In computing, the producer–consumer problem[1][2] (also known as the bounded-buffer problem) is a classic example of a multi-process synchronization problem, the first version of which was proposed by Edsger W. Dijkstra in 1965 in his unpublished manuscript, [3] in which the buffer was unbounded, and subsequently published with a bounded buffer in 1972.[4] In the first version of the problem, there are two cyclic processes, a producer and a consumer, which share a common, fixed-size buffer used as a queue. The producer repeatedly generates data and writes it into the buffer. The consumer repeatedly reads the data in the buffer, removing it in the course of reading it, and using that data in some way. In the first version of the problem, with an unbounded buffer, the problem is how to design the producer and consumer code so that, in their exchange of data, no data is lost or duplicated, data is read by the consumer in the order it is written by the producer, and both processes make as much progress as possible. In the later formulation of the problem, Dijkstra proposed multiple producers and consumers sharing a finite collection of buffers. This added the additional problem of preventing producers from trying to write into buffers when all were full, and trying to prevent consumers from reading a buffer when all were empty.
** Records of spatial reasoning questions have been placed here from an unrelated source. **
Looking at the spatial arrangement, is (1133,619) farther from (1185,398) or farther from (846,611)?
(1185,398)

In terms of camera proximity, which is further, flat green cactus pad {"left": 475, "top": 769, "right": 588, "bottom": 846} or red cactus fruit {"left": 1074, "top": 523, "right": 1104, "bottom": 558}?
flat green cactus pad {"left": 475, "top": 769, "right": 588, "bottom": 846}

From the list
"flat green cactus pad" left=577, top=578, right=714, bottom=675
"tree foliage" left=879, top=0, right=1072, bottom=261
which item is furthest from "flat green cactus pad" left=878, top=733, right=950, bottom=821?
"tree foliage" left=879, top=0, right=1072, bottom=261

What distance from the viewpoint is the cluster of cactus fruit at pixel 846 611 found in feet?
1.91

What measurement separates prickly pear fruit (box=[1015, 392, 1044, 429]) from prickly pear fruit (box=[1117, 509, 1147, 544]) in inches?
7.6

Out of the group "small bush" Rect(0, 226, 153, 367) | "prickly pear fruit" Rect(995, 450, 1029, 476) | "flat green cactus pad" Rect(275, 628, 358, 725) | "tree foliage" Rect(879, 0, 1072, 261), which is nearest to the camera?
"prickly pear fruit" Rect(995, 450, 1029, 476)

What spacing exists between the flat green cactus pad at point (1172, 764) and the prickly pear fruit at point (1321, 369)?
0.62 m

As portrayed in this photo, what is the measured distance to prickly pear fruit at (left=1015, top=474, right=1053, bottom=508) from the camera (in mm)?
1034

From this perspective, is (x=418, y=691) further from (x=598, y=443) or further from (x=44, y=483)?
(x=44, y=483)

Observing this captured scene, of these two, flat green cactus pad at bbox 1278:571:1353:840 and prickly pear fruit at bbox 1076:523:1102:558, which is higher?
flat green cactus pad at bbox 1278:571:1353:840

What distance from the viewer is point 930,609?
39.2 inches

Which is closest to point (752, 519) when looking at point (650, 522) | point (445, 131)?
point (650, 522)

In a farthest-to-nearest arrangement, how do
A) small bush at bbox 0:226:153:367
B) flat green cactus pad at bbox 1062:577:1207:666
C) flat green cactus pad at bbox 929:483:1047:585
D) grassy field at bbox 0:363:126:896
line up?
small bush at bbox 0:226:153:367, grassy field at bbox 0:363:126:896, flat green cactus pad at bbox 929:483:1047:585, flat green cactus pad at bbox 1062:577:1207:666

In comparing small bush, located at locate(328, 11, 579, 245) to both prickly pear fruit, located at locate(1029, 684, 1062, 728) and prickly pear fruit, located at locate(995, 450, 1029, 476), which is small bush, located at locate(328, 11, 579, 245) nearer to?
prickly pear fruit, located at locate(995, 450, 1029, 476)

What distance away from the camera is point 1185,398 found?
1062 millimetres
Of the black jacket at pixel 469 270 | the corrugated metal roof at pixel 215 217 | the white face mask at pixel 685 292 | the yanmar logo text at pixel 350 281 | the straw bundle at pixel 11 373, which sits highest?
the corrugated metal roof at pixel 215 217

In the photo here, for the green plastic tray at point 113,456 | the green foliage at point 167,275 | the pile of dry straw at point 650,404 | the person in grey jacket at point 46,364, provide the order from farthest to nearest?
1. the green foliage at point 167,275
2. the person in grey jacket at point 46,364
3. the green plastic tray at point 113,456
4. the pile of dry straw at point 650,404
The first case to consider is the one in which there is a single producer and a single consumer, and there is a finite-size buffer. The solution for the producer is to either go to sleep or discard data if the buffer is full. The next time the consumer removes an item from the buffer, it notifies the producer, who starts to fill the buffer again. In the same way, the consumer can go to sleep if it finds the buffer empty. The next time the producer puts data into the buffer, it wakes up the sleeping consumer. The solution can be reached by means of inter-process communication, typically using semaphores. An inadequate solution could result in a deadlock where both processes are waiting to be awakened.

Inadequate implementation

To solve the problem, it is tempting to propose the "solution" shown below. In the solution two library routines are used, sleep and wakeup. When sleep is called, the caller is blocked until another process wakes it up by using the wakeup routine. The global variable itemCount holds the number of items in the buffer.

int itemCount = 0;

procedure producer() 
{
    while (true) 
    {
        item = produceItem();

        if (itemCount == BUFFER_SIZE) 
        {
            sleep();
        }

        putItemIntoBuffer(item);
        itemCount = itemCount + 1;

        if (itemCount == 1) 
        {
            wakeup(consumer);
        }
    }
}

procedure consumer() 
{
    while (true) 
    {

        if (itemCount == 0) 
        {
            sleep();
        }

        item = removeItemFromBuffer();
        itemCount = itemCount - 1;

        if (itemCount == BUFFER_SIZE - 1) 
        {
            wakeup(producer);
        }

        consumeItem(item);
    }
}

The problem with this solution is that it contains a race condition that can lead to a deadlock. Consider the following scenario:

  1. The consumer has just read the variable itemCount, noticed it's zero and is just about to move inside the if block.
  2. Just before calling sleep, the consumer is interrupted and the producer is resumed.
  3. The producer creates an item, puts it into the buffer, and increases itemCount.
  4. Because the buffer was empty prior to the last addition, the producer tries to wake up the consumer.
  5. Unfortunately, the consumer wasn't yet sleeping, and the wakeup call is lost. When the consumer resumes, it goes to sleep and will never be awakened again. This is because the consumer is only awakened by the producer when itemCount is equal to 1.
  6. The producer will loop until the buffer is full, after which it will also go to sleep.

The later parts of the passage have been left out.